Here is a listing. Write it all out again exactly, but not its pictures.

◇ ◇ ◇

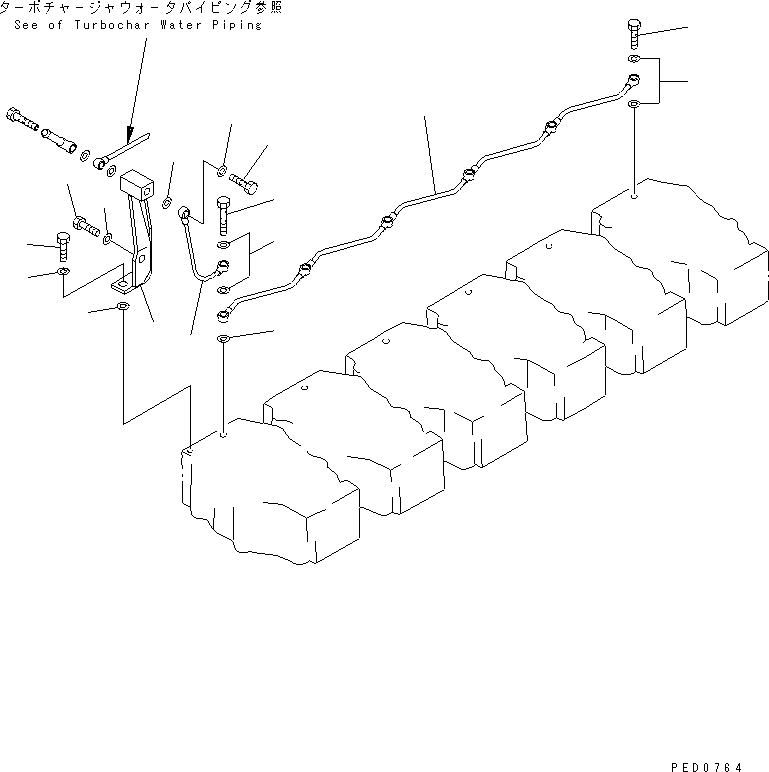 ターボチャージャウォータパイピング参照
See of Turbochar Water Piping

PED0764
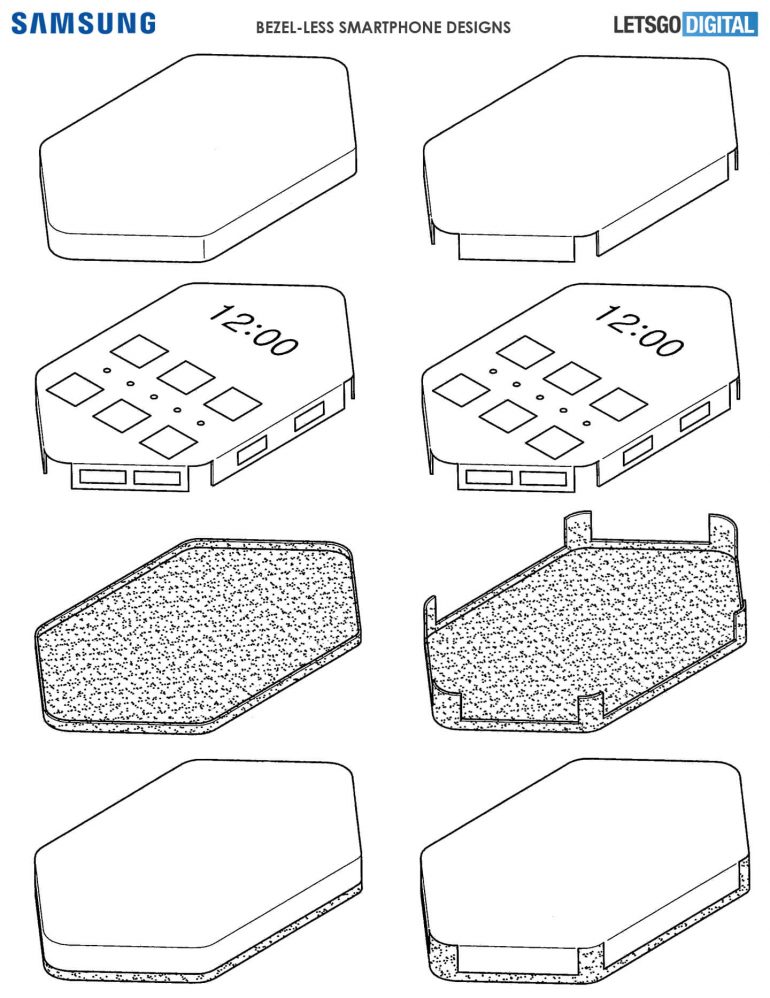 SAMSUNG

BEZEL-LESS SMARTPHONE DESIGNS

LETSGO DIGITAL

12:00

12:00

◇ ◇ ◇

Result for this task |
 ターボチャージャウォータパイピング参照
See of Turbochar Water Piping

PED0764
 SAMSUNG

BEZEL-LESS SMARTPHONE DESIGNS

LETSGO DIGITAL

12:00

12:00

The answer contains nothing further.